Selection -
■ ■ ■

I'm just not convinced when the rich tell me about the failings of the system that made them rich, and tell me not to participate in it. It's real easy to destroy something once you've gotten what you wanted out of it.

Dumb Americans

David Bowie had it all wrong: All night, they were the dumb Americans.

Too be an equal opportunity asshole, here's a few reasons I could never be a fucking Republican, based on some things in the news the last few days:

Kansas syndrome. The whole damn place. Idiots. Home of the anti-evolution movement. Where else but in the heart of America would people vote to not teach their kids science? As a good friend once said, "My faith is not so weak as to hinge on whether or not the theory of evolution is true." But, if that isn't enough, they are home base of some of the most intolerant of Christian wackos on the anti-gay fringe. A handful of them came to my home town recently so they could parade around with big signs that said things to the affect that God hates gays and sent AIDS to try and wipe gays out. You know, nice Christian sentiments like that. They also, apparently, have a list of "Sodomite Whorehouses Masquerading as Churches." (We were quite bummed not to have made the list.) The Republicans have been playing to these two groups like crazy recently in what can only be a clear attempt to win people over based on stupidity, ignorance and fear. So far, it seems to be working. I feel sorry for the smart people in Kansas... All two of them.

■ ■ ■

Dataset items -

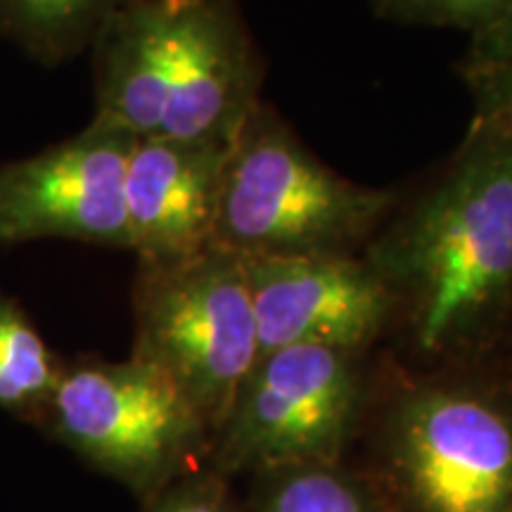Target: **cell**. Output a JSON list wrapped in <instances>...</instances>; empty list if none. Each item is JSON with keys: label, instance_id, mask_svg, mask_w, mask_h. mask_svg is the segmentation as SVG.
I'll return each instance as SVG.
<instances>
[{"label": "cell", "instance_id": "cell-17", "mask_svg": "<svg viewBox=\"0 0 512 512\" xmlns=\"http://www.w3.org/2000/svg\"><path fill=\"white\" fill-rule=\"evenodd\" d=\"M147 512H233V508L214 477H185L152 496Z\"/></svg>", "mask_w": 512, "mask_h": 512}, {"label": "cell", "instance_id": "cell-4", "mask_svg": "<svg viewBox=\"0 0 512 512\" xmlns=\"http://www.w3.org/2000/svg\"><path fill=\"white\" fill-rule=\"evenodd\" d=\"M133 323L131 356L169 375L216 437L261 358L245 261L216 247L138 261Z\"/></svg>", "mask_w": 512, "mask_h": 512}, {"label": "cell", "instance_id": "cell-12", "mask_svg": "<svg viewBox=\"0 0 512 512\" xmlns=\"http://www.w3.org/2000/svg\"><path fill=\"white\" fill-rule=\"evenodd\" d=\"M128 0H0V36L34 57L62 64L91 48L102 24Z\"/></svg>", "mask_w": 512, "mask_h": 512}, {"label": "cell", "instance_id": "cell-3", "mask_svg": "<svg viewBox=\"0 0 512 512\" xmlns=\"http://www.w3.org/2000/svg\"><path fill=\"white\" fill-rule=\"evenodd\" d=\"M396 192L339 176L264 100L228 150L209 247L242 261L361 254Z\"/></svg>", "mask_w": 512, "mask_h": 512}, {"label": "cell", "instance_id": "cell-10", "mask_svg": "<svg viewBox=\"0 0 512 512\" xmlns=\"http://www.w3.org/2000/svg\"><path fill=\"white\" fill-rule=\"evenodd\" d=\"M230 147L133 140L126 157L128 249L138 261L176 259L211 245Z\"/></svg>", "mask_w": 512, "mask_h": 512}, {"label": "cell", "instance_id": "cell-15", "mask_svg": "<svg viewBox=\"0 0 512 512\" xmlns=\"http://www.w3.org/2000/svg\"><path fill=\"white\" fill-rule=\"evenodd\" d=\"M458 74L475 105L472 119L512 126V17L470 36Z\"/></svg>", "mask_w": 512, "mask_h": 512}, {"label": "cell", "instance_id": "cell-1", "mask_svg": "<svg viewBox=\"0 0 512 512\" xmlns=\"http://www.w3.org/2000/svg\"><path fill=\"white\" fill-rule=\"evenodd\" d=\"M422 361H477L512 328V126L472 119L361 252Z\"/></svg>", "mask_w": 512, "mask_h": 512}, {"label": "cell", "instance_id": "cell-7", "mask_svg": "<svg viewBox=\"0 0 512 512\" xmlns=\"http://www.w3.org/2000/svg\"><path fill=\"white\" fill-rule=\"evenodd\" d=\"M131 143L88 124L48 150L0 162V247L55 238L128 249L124 176Z\"/></svg>", "mask_w": 512, "mask_h": 512}, {"label": "cell", "instance_id": "cell-18", "mask_svg": "<svg viewBox=\"0 0 512 512\" xmlns=\"http://www.w3.org/2000/svg\"><path fill=\"white\" fill-rule=\"evenodd\" d=\"M162 3H169V5H183V3H197V0H162Z\"/></svg>", "mask_w": 512, "mask_h": 512}, {"label": "cell", "instance_id": "cell-13", "mask_svg": "<svg viewBox=\"0 0 512 512\" xmlns=\"http://www.w3.org/2000/svg\"><path fill=\"white\" fill-rule=\"evenodd\" d=\"M62 361L15 299L0 292V408L36 422L53 394Z\"/></svg>", "mask_w": 512, "mask_h": 512}, {"label": "cell", "instance_id": "cell-8", "mask_svg": "<svg viewBox=\"0 0 512 512\" xmlns=\"http://www.w3.org/2000/svg\"><path fill=\"white\" fill-rule=\"evenodd\" d=\"M261 356L313 344L366 354L392 330V294L361 254L245 261Z\"/></svg>", "mask_w": 512, "mask_h": 512}, {"label": "cell", "instance_id": "cell-19", "mask_svg": "<svg viewBox=\"0 0 512 512\" xmlns=\"http://www.w3.org/2000/svg\"><path fill=\"white\" fill-rule=\"evenodd\" d=\"M510 332H512V328H510Z\"/></svg>", "mask_w": 512, "mask_h": 512}, {"label": "cell", "instance_id": "cell-5", "mask_svg": "<svg viewBox=\"0 0 512 512\" xmlns=\"http://www.w3.org/2000/svg\"><path fill=\"white\" fill-rule=\"evenodd\" d=\"M36 425L150 496L174 484L214 439L183 389L136 356L62 363Z\"/></svg>", "mask_w": 512, "mask_h": 512}, {"label": "cell", "instance_id": "cell-14", "mask_svg": "<svg viewBox=\"0 0 512 512\" xmlns=\"http://www.w3.org/2000/svg\"><path fill=\"white\" fill-rule=\"evenodd\" d=\"M256 512H382L366 486L337 463L266 472Z\"/></svg>", "mask_w": 512, "mask_h": 512}, {"label": "cell", "instance_id": "cell-11", "mask_svg": "<svg viewBox=\"0 0 512 512\" xmlns=\"http://www.w3.org/2000/svg\"><path fill=\"white\" fill-rule=\"evenodd\" d=\"M91 126L159 138L169 98L171 15L162 0H128L95 34Z\"/></svg>", "mask_w": 512, "mask_h": 512}, {"label": "cell", "instance_id": "cell-9", "mask_svg": "<svg viewBox=\"0 0 512 512\" xmlns=\"http://www.w3.org/2000/svg\"><path fill=\"white\" fill-rule=\"evenodd\" d=\"M169 15V98L159 138L230 147L264 102V62L238 0L169 5Z\"/></svg>", "mask_w": 512, "mask_h": 512}, {"label": "cell", "instance_id": "cell-2", "mask_svg": "<svg viewBox=\"0 0 512 512\" xmlns=\"http://www.w3.org/2000/svg\"><path fill=\"white\" fill-rule=\"evenodd\" d=\"M377 411L403 512H512V366L441 363L396 382Z\"/></svg>", "mask_w": 512, "mask_h": 512}, {"label": "cell", "instance_id": "cell-6", "mask_svg": "<svg viewBox=\"0 0 512 512\" xmlns=\"http://www.w3.org/2000/svg\"><path fill=\"white\" fill-rule=\"evenodd\" d=\"M363 356L313 344L261 356L214 437L221 467L266 475L337 463L366 411Z\"/></svg>", "mask_w": 512, "mask_h": 512}, {"label": "cell", "instance_id": "cell-16", "mask_svg": "<svg viewBox=\"0 0 512 512\" xmlns=\"http://www.w3.org/2000/svg\"><path fill=\"white\" fill-rule=\"evenodd\" d=\"M384 22L406 27L458 29L470 36L512 17V0H368Z\"/></svg>", "mask_w": 512, "mask_h": 512}]
</instances>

■ ■ ■

Requirements - Copy the part of the passage on Republicans and Kansas that begins with the words containing "I'm just not" and ends with "wanted out of it.". The records bear no relation to the passage.

Solution to the exercise -
I'm just not convinced when the rich tell me about the failings of the system that made them rich, and tell me not to participate in it. It's real easy to destroy something once you've gotten what you wanted out of it.